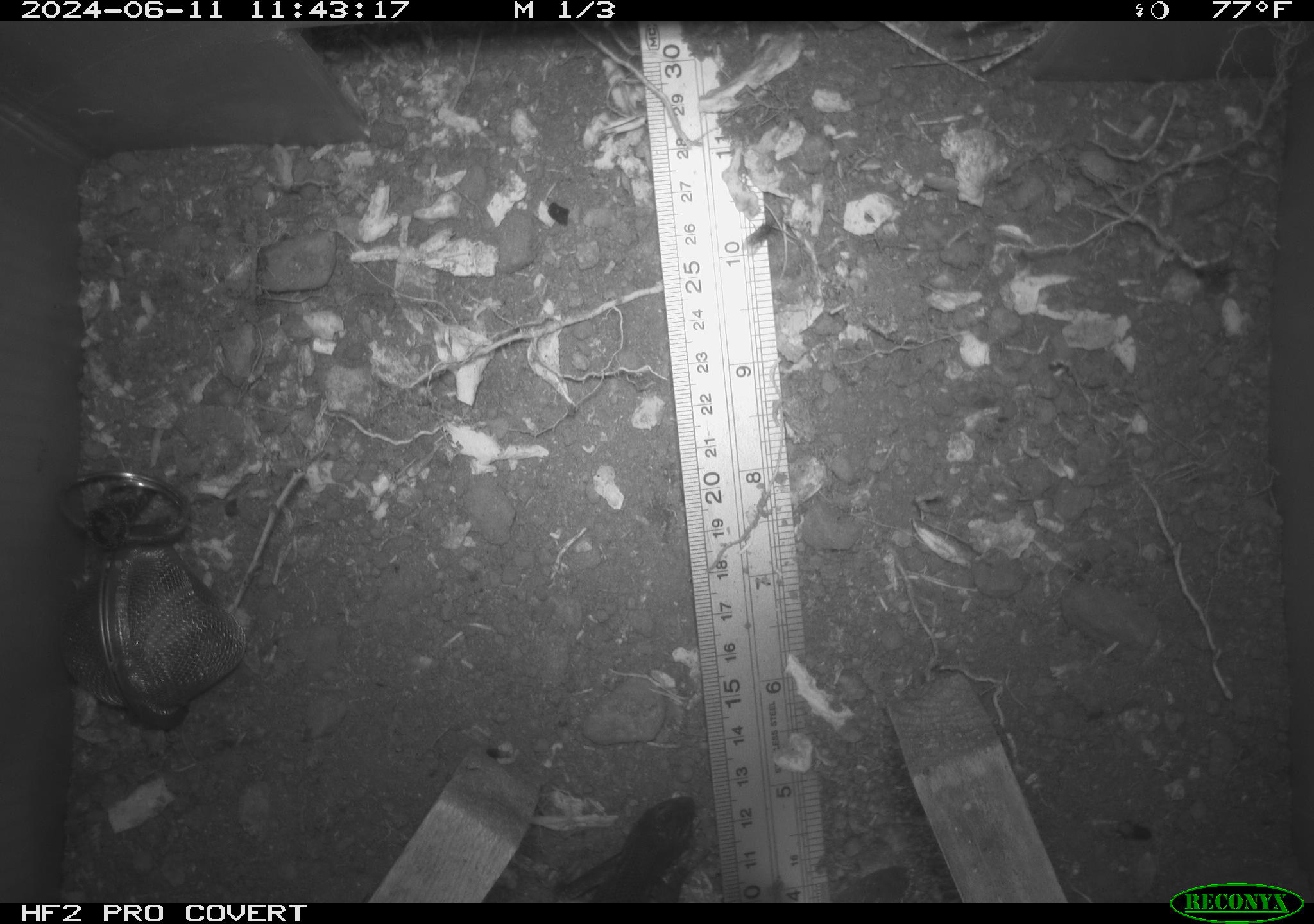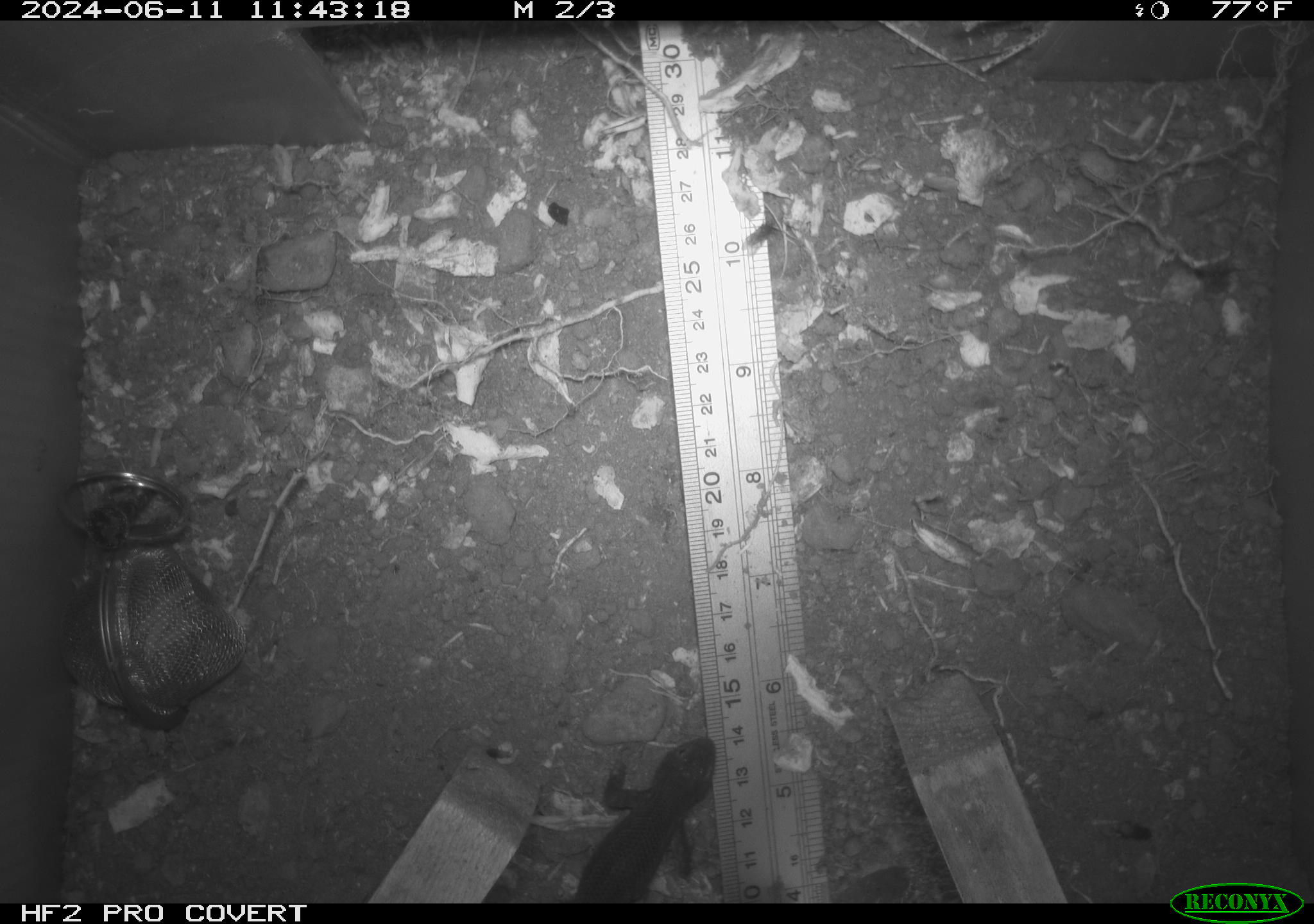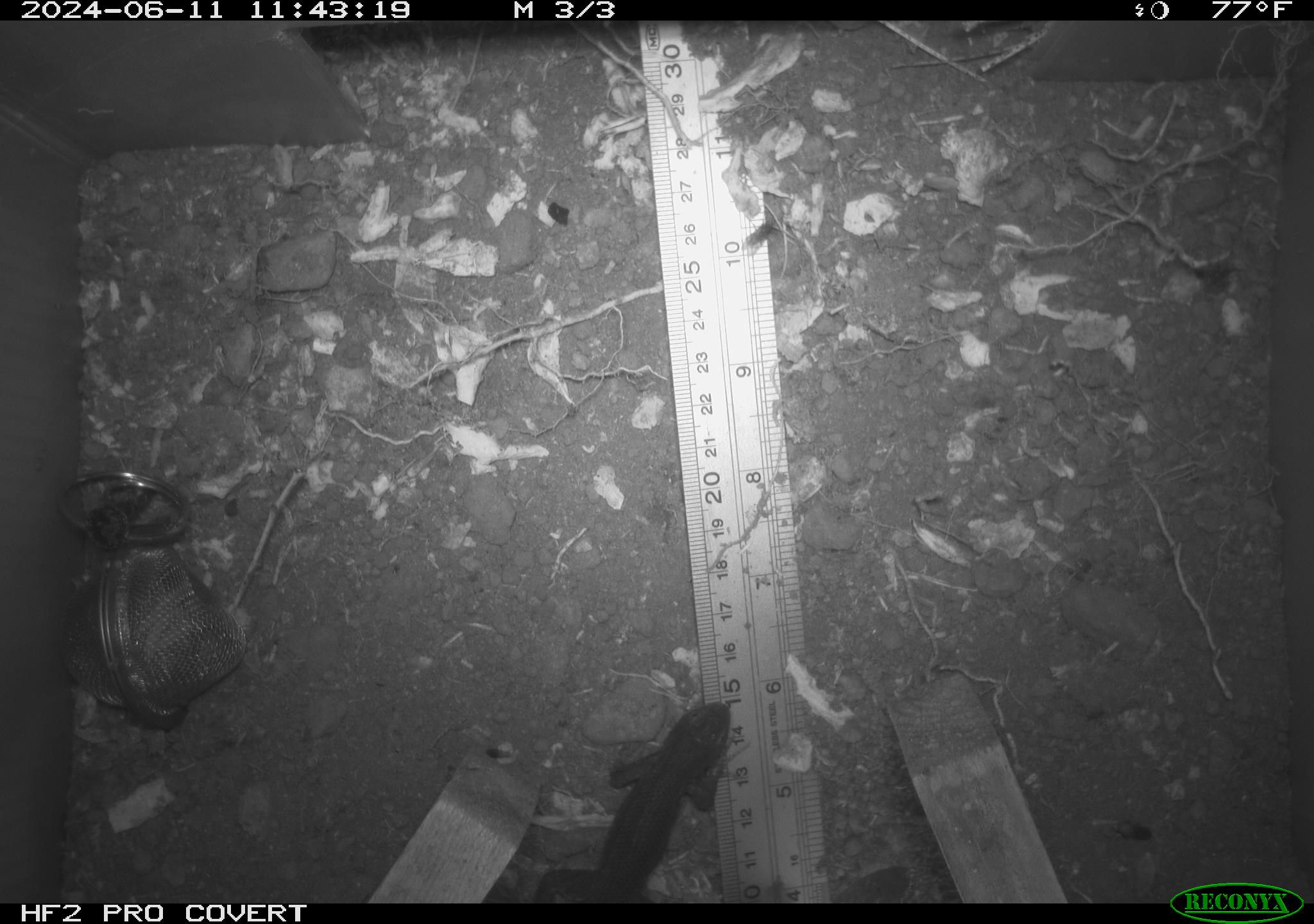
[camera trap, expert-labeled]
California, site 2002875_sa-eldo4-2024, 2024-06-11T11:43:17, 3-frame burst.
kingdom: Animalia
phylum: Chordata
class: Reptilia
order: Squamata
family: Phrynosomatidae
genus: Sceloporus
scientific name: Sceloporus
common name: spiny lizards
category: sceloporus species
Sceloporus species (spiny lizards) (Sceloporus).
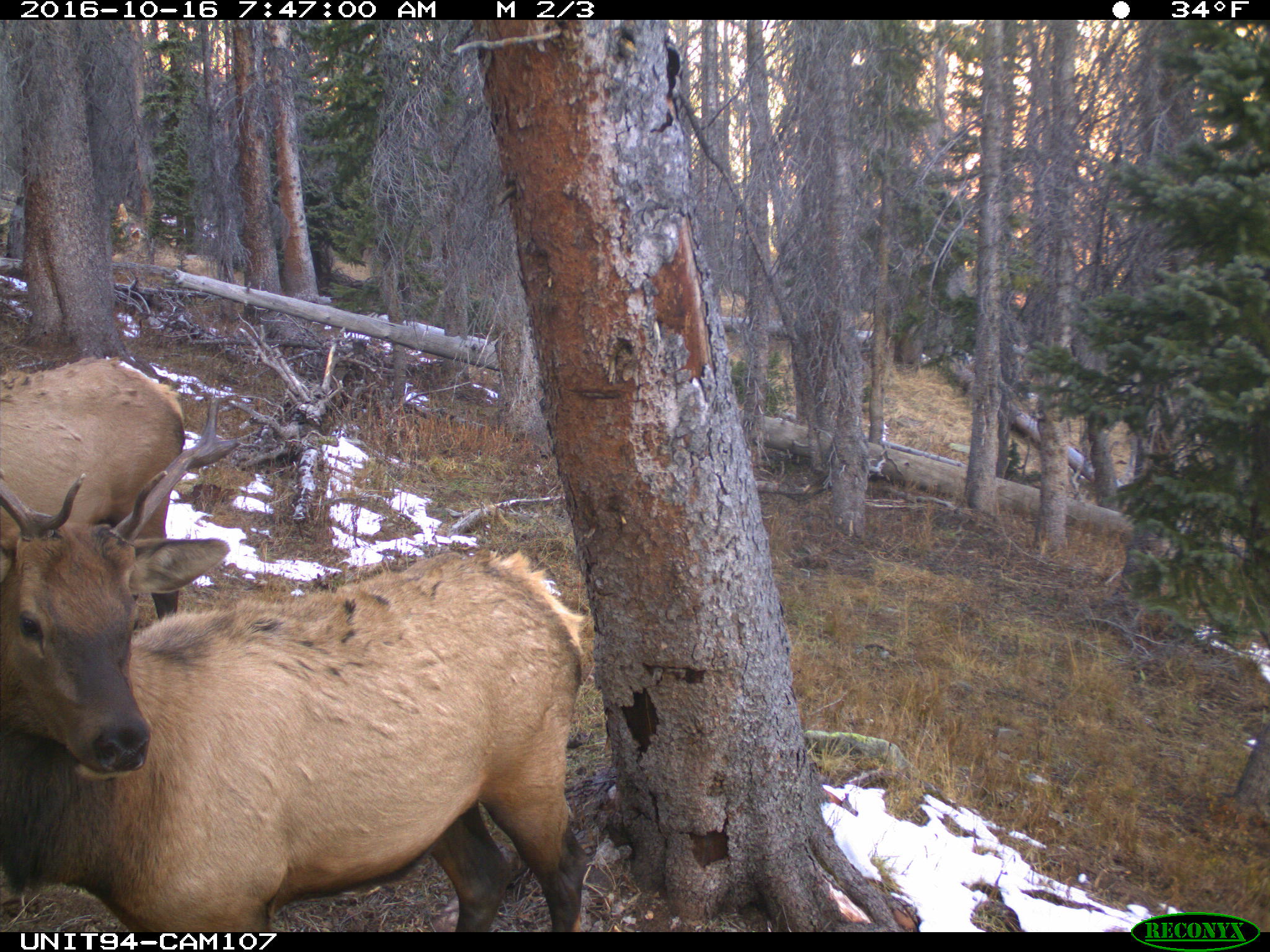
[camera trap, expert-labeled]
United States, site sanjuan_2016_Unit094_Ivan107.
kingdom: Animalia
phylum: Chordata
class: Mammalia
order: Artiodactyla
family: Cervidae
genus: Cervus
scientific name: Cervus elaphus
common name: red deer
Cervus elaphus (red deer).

★ ★ ★

Output exactly the lines from the line with "category: sceloporus species" to the last line of the records, including both, and leave every picture out.

category: sceloporus species
Sceloporus species (spiny lizards) (Sceloporus).
[camera trap, expert-labeled]
United States, site sanjuan_2016_Unit094_Ivan107.
kingdom: Animalia
phylum: Chordata
class: Mammalia
order: Artiodactyla
family: Cervidae
genus: Cervus
scientific name: Cervus elaphus
common name: red deer
Cervus elaphus (red deer).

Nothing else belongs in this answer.